No entanto, não nos parece que a norma do artigo 267, §
3º, tenha o alcance que lhe empresta Moniz de Aragão.
A matéria prevista nesse dispositivo (condições de ação e
pressupostos processuais), por ser de ordem pública, permite sua apreciação de ofício pelo juiz. Isso é consenso. Mas, tal não significa ausência de limite temporal para que o magistrado decida sobre a matéria, consoante uma interpretação sistemática do Código, pois o artigo 471, diversamente, reza que o juiz “não decidirá novamente as questões já decididas”.
Então, se poderia dizer que, no contexto do código, o juiz
está liberado para apreciar de ofício a existência das condições da ação e dos pressupostos processuais, desde que sobre elas não tenha proferido decisão. A preclusão que atinge o juiz, na ausência de agravo de instrumento, não se opera com relação ao tribunal, por ocasião da apelação, quando poderá extinguir o processo sem exame do mérito, na ausência de pressuposto processual ou de condição da ação. Mas tal possibilidade advém justamente do fato de estar conhecendo da matéria pela primeira vez.
Então, se o tribunal tiver apreciado a matéria, seja em
sede de agravo de instrumento, seja por meio de apelação, decidindo pela existência dos pressupostos processuais e das condições da ação, a decisão ficará preclusa também para ele, impedindo, posteriormente, quando do julgamento de mérito, em outra apelação, decida de modo contrário.
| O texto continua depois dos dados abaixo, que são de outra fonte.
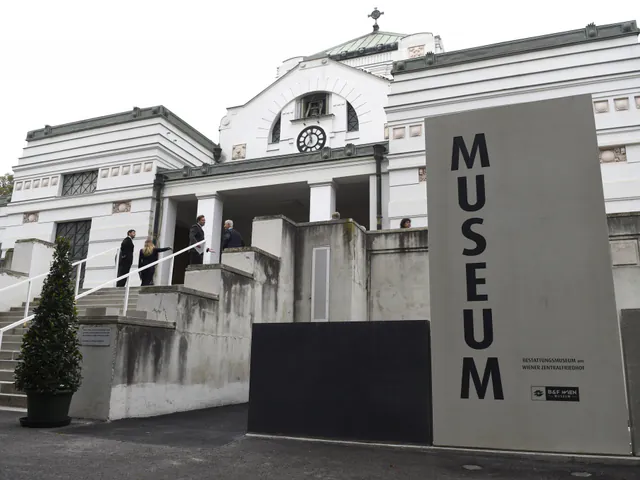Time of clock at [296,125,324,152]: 11:36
Em outros termos, significa que a ausência de limite temporal é para aquele exame “enquanto o juiz conservar a jurisdição”, na expressão de Galeno Lacerda. [18]
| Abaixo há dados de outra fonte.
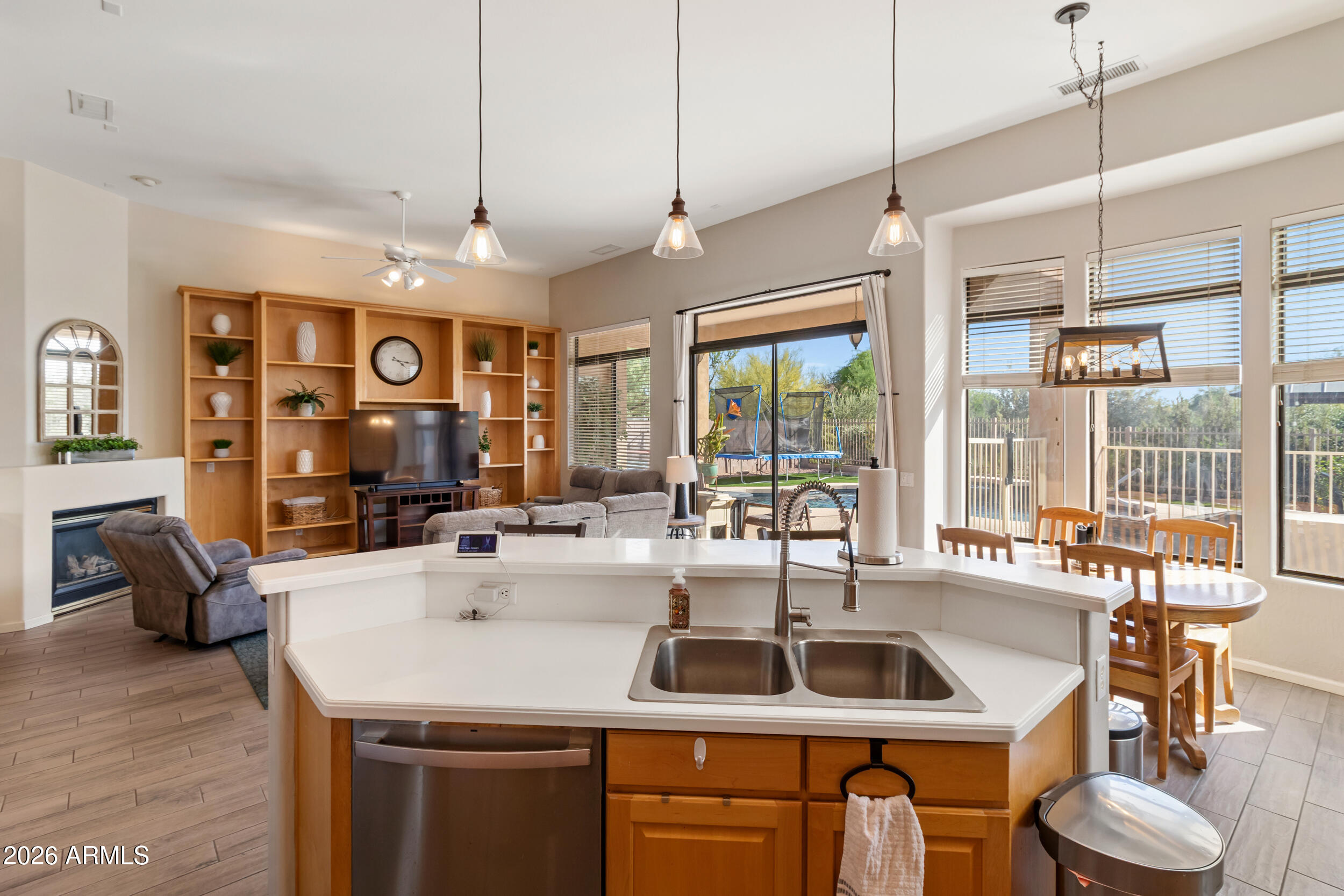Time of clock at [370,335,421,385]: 4:16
Adotando as conclusões de Manoel Caetano Ferreira Filho,
[19] que se filia ao pensamento de Calmon de Passos, podemos afirmar que:
a) se o juiz houver decidido, no despacho que declarar
saneado o processo (art. 331), que estão presentes os pressupostos processuais e as condições da ação, e não tendo sido interposto agravo de instrumento (ocasião em que poderá se retratar), a decisão ficará preclusa para ele, impedindo-o de reapreciá-la posteriormente;
b) a ausência de agravo de instrumento contra a decisão
que declara saneado o processo, afirmando estarem presentes as condições da ação e os pressupostos processuais, não gera preclusão da matéria em relação ao tribunal, que poderá apreciá-la, por ocasião do julgamento da apelação;
c) se o juiz não decidir sobre os pressupostos processuais
e as condições da ação ao declarar saneado o processo, poderá fazê- lo posteriormente, inclusive de ofício, ainda que não se tenha agravado;
d) após ter afirmado, em agravo de instrumento ou em
apelação contra sentença terminativa a concorrência dos pressupostos processuais e das condições da ação, o tribunal não poderá reapreciar a matéria posteriormente, quando do julgamento da apelação contra a sentença de mérito.
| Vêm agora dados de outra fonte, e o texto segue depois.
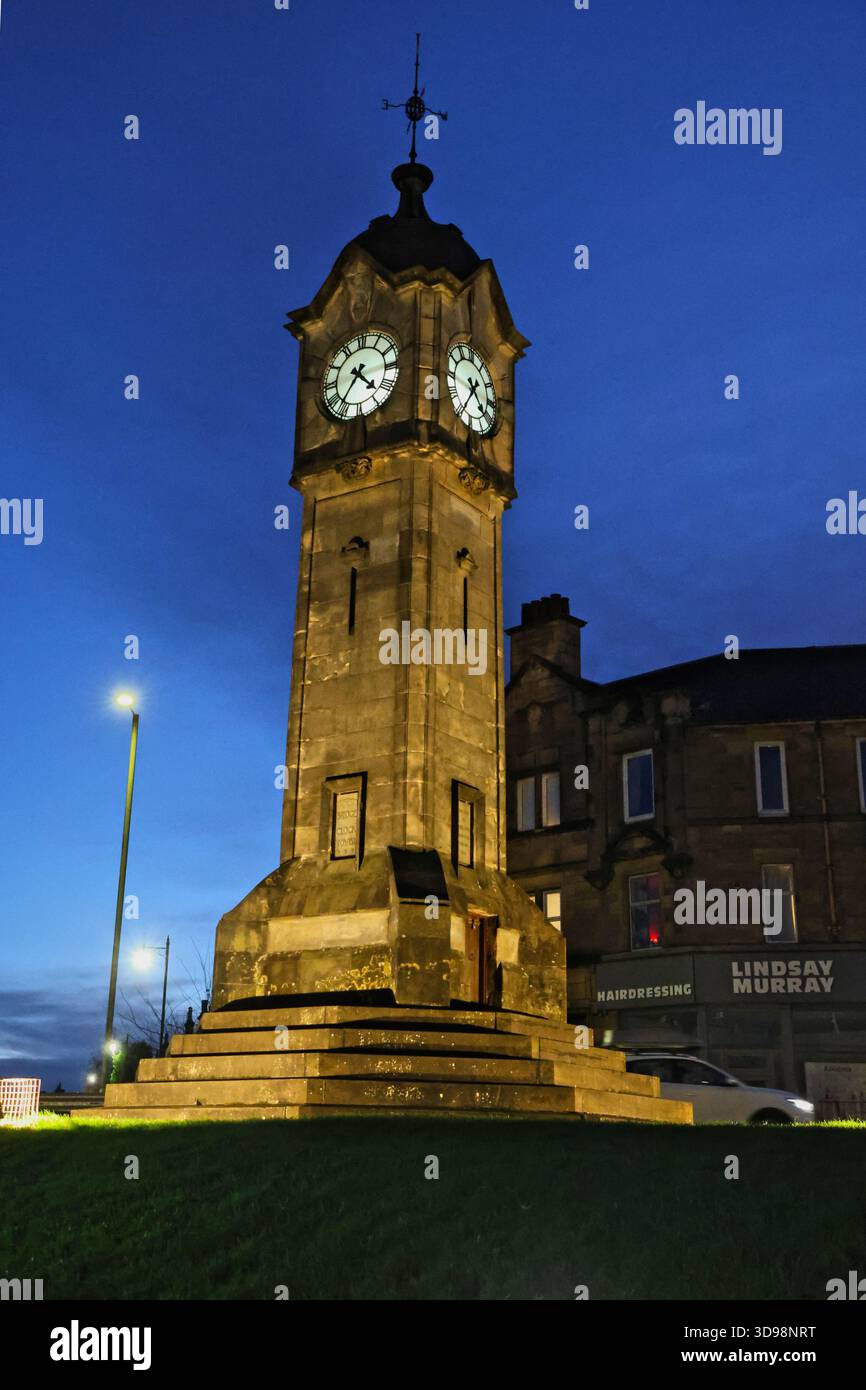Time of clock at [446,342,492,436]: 4:35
Em síntese apertada poder-se-ia dizer, então, que estão
abrangidas pela preclusão as questões expressamente decididas, por provocação das partes ou de ofício, ressalvadas aquelas que digam com matéria de prova (art. 130 do CPC), bem como as não decididas, mas implicitamente solucionadas pela declaração que julgar saneado o processo, desde que não digam com a incompetência absoluta, nulidade insanável, coisa julgada, pressupostos processuais e condições da ação.